While a cytoplasmic staining pattern for EBP50 was noted across most specimens examined in this study, a membranous/apical staining pattern was clearly more prominent than cytoplasmic staining in many cores, most commonly in the benign and pre-neoplastic specimens (Figure 2). While cores with clearly more prominent membranous staining were found in 73.3% of BPH cases studied (Figure 2B), this finding was only noted in 9.7% of cases of PCa and not in any specimens of Mets. Although an overlap between the expression patterns still existed between many of the benign and cancerous specimens, this trend concurs with the above hypothesis regarding strong membranous expression and tumor suppression and warrants further study to determine its potential to assess metastatic risk.
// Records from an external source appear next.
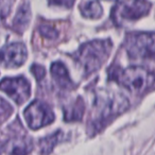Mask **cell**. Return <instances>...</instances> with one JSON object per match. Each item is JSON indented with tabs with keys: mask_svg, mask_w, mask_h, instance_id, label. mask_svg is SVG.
I'll use <instances>...</instances> for the list:
<instances>
[{
	"mask_svg": "<svg viewBox=\"0 0 155 155\" xmlns=\"http://www.w3.org/2000/svg\"><path fill=\"white\" fill-rule=\"evenodd\" d=\"M127 50L131 58H153L154 35L153 33H139L131 35L127 41Z\"/></svg>",
	"mask_w": 155,
	"mask_h": 155,
	"instance_id": "cell-5",
	"label": "cell"
},
{
	"mask_svg": "<svg viewBox=\"0 0 155 155\" xmlns=\"http://www.w3.org/2000/svg\"><path fill=\"white\" fill-rule=\"evenodd\" d=\"M25 117L32 130H38L50 124L54 120L52 110L41 101H34L31 103L25 112Z\"/></svg>",
	"mask_w": 155,
	"mask_h": 155,
	"instance_id": "cell-6",
	"label": "cell"
},
{
	"mask_svg": "<svg viewBox=\"0 0 155 155\" xmlns=\"http://www.w3.org/2000/svg\"><path fill=\"white\" fill-rule=\"evenodd\" d=\"M151 5L148 0H122L115 7L113 17L117 24L129 20H137L146 16Z\"/></svg>",
	"mask_w": 155,
	"mask_h": 155,
	"instance_id": "cell-4",
	"label": "cell"
},
{
	"mask_svg": "<svg viewBox=\"0 0 155 155\" xmlns=\"http://www.w3.org/2000/svg\"><path fill=\"white\" fill-rule=\"evenodd\" d=\"M112 44L110 41H93L85 44L77 53L78 63L86 74L97 71L110 55Z\"/></svg>",
	"mask_w": 155,
	"mask_h": 155,
	"instance_id": "cell-1",
	"label": "cell"
},
{
	"mask_svg": "<svg viewBox=\"0 0 155 155\" xmlns=\"http://www.w3.org/2000/svg\"><path fill=\"white\" fill-rule=\"evenodd\" d=\"M28 51L24 44L14 43L0 50V63L5 67H19L26 62Z\"/></svg>",
	"mask_w": 155,
	"mask_h": 155,
	"instance_id": "cell-8",
	"label": "cell"
},
{
	"mask_svg": "<svg viewBox=\"0 0 155 155\" xmlns=\"http://www.w3.org/2000/svg\"><path fill=\"white\" fill-rule=\"evenodd\" d=\"M0 91H5L19 105L24 104L30 97V84L22 77L5 79L0 82Z\"/></svg>",
	"mask_w": 155,
	"mask_h": 155,
	"instance_id": "cell-7",
	"label": "cell"
},
{
	"mask_svg": "<svg viewBox=\"0 0 155 155\" xmlns=\"http://www.w3.org/2000/svg\"><path fill=\"white\" fill-rule=\"evenodd\" d=\"M110 79L121 84L133 93H141L153 84V73L143 67L132 66L125 70H114Z\"/></svg>",
	"mask_w": 155,
	"mask_h": 155,
	"instance_id": "cell-2",
	"label": "cell"
},
{
	"mask_svg": "<svg viewBox=\"0 0 155 155\" xmlns=\"http://www.w3.org/2000/svg\"><path fill=\"white\" fill-rule=\"evenodd\" d=\"M84 102L81 98L77 100L74 103L70 104L65 108V120L67 121H78L81 120L84 114Z\"/></svg>",
	"mask_w": 155,
	"mask_h": 155,
	"instance_id": "cell-11",
	"label": "cell"
},
{
	"mask_svg": "<svg viewBox=\"0 0 155 155\" xmlns=\"http://www.w3.org/2000/svg\"><path fill=\"white\" fill-rule=\"evenodd\" d=\"M81 13L84 17L91 19H98L102 16V7L98 1H88L81 5Z\"/></svg>",
	"mask_w": 155,
	"mask_h": 155,
	"instance_id": "cell-12",
	"label": "cell"
},
{
	"mask_svg": "<svg viewBox=\"0 0 155 155\" xmlns=\"http://www.w3.org/2000/svg\"><path fill=\"white\" fill-rule=\"evenodd\" d=\"M10 112H12V107L9 105L8 102H5V100L2 99V98H0V116Z\"/></svg>",
	"mask_w": 155,
	"mask_h": 155,
	"instance_id": "cell-17",
	"label": "cell"
},
{
	"mask_svg": "<svg viewBox=\"0 0 155 155\" xmlns=\"http://www.w3.org/2000/svg\"><path fill=\"white\" fill-rule=\"evenodd\" d=\"M31 142L30 140L24 139V138H17V139H11L7 142L3 147L0 148V153L3 154H26L31 151Z\"/></svg>",
	"mask_w": 155,
	"mask_h": 155,
	"instance_id": "cell-9",
	"label": "cell"
},
{
	"mask_svg": "<svg viewBox=\"0 0 155 155\" xmlns=\"http://www.w3.org/2000/svg\"><path fill=\"white\" fill-rule=\"evenodd\" d=\"M31 18V12L29 9L28 5H24L22 8H20V10L17 12V15L15 16V19H14V28L16 30L22 31L26 29V27L28 26L29 21H30Z\"/></svg>",
	"mask_w": 155,
	"mask_h": 155,
	"instance_id": "cell-13",
	"label": "cell"
},
{
	"mask_svg": "<svg viewBox=\"0 0 155 155\" xmlns=\"http://www.w3.org/2000/svg\"><path fill=\"white\" fill-rule=\"evenodd\" d=\"M41 35H44V36L48 37V38H53V37H56L58 36V32H56V30H54L53 28H51V27H41Z\"/></svg>",
	"mask_w": 155,
	"mask_h": 155,
	"instance_id": "cell-14",
	"label": "cell"
},
{
	"mask_svg": "<svg viewBox=\"0 0 155 155\" xmlns=\"http://www.w3.org/2000/svg\"><path fill=\"white\" fill-rule=\"evenodd\" d=\"M129 101L127 98L119 94H112L104 91L102 95H99L96 100L95 107L96 115L95 121L103 122L110 118L121 114L129 107Z\"/></svg>",
	"mask_w": 155,
	"mask_h": 155,
	"instance_id": "cell-3",
	"label": "cell"
},
{
	"mask_svg": "<svg viewBox=\"0 0 155 155\" xmlns=\"http://www.w3.org/2000/svg\"><path fill=\"white\" fill-rule=\"evenodd\" d=\"M51 74L56 83L63 88H69L72 86V82L70 80L67 68L62 63L56 62L51 65Z\"/></svg>",
	"mask_w": 155,
	"mask_h": 155,
	"instance_id": "cell-10",
	"label": "cell"
},
{
	"mask_svg": "<svg viewBox=\"0 0 155 155\" xmlns=\"http://www.w3.org/2000/svg\"><path fill=\"white\" fill-rule=\"evenodd\" d=\"M49 2L51 5H62L65 8H70L73 5L74 0H49Z\"/></svg>",
	"mask_w": 155,
	"mask_h": 155,
	"instance_id": "cell-16",
	"label": "cell"
},
{
	"mask_svg": "<svg viewBox=\"0 0 155 155\" xmlns=\"http://www.w3.org/2000/svg\"><path fill=\"white\" fill-rule=\"evenodd\" d=\"M31 71H32V73L35 75V78H36L37 80H41L46 74L45 68L39 66V65H33V66L31 67Z\"/></svg>",
	"mask_w": 155,
	"mask_h": 155,
	"instance_id": "cell-15",
	"label": "cell"
}]
</instances>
As a final note of interest, in one model of EBP50 function, its PDZ-2 domain has been shown to bind to the C-terminal ERM-binding domain, inhibiting the binding of other proteins to the PDZ domains, such as PTEN and B-catenin. In this same model, when ezrin, an ERM protein, binds the C-terminal domain, the PDZ domains are freed up for additional binding partners. In the intestinal epithelium of ezrin knock-out mice, EBP50 has been shown to be displaced to the cytoplasm[5, 32]. In light of this, it is an interesting finding that ezrin expression has been inversely correlated with tumor differentiation in prostate cancer, and that moesin, another ERM protein, showed higher incidences of lymph node metastases when it was associated with a cytoplasmic distribution as opposed to a membranous one in oral squamous cell carcinoma. Hence, EBP50's location and function may also be directly linked to the location and presence of the ERM proteins that ultimately enable PDZ domain interactions.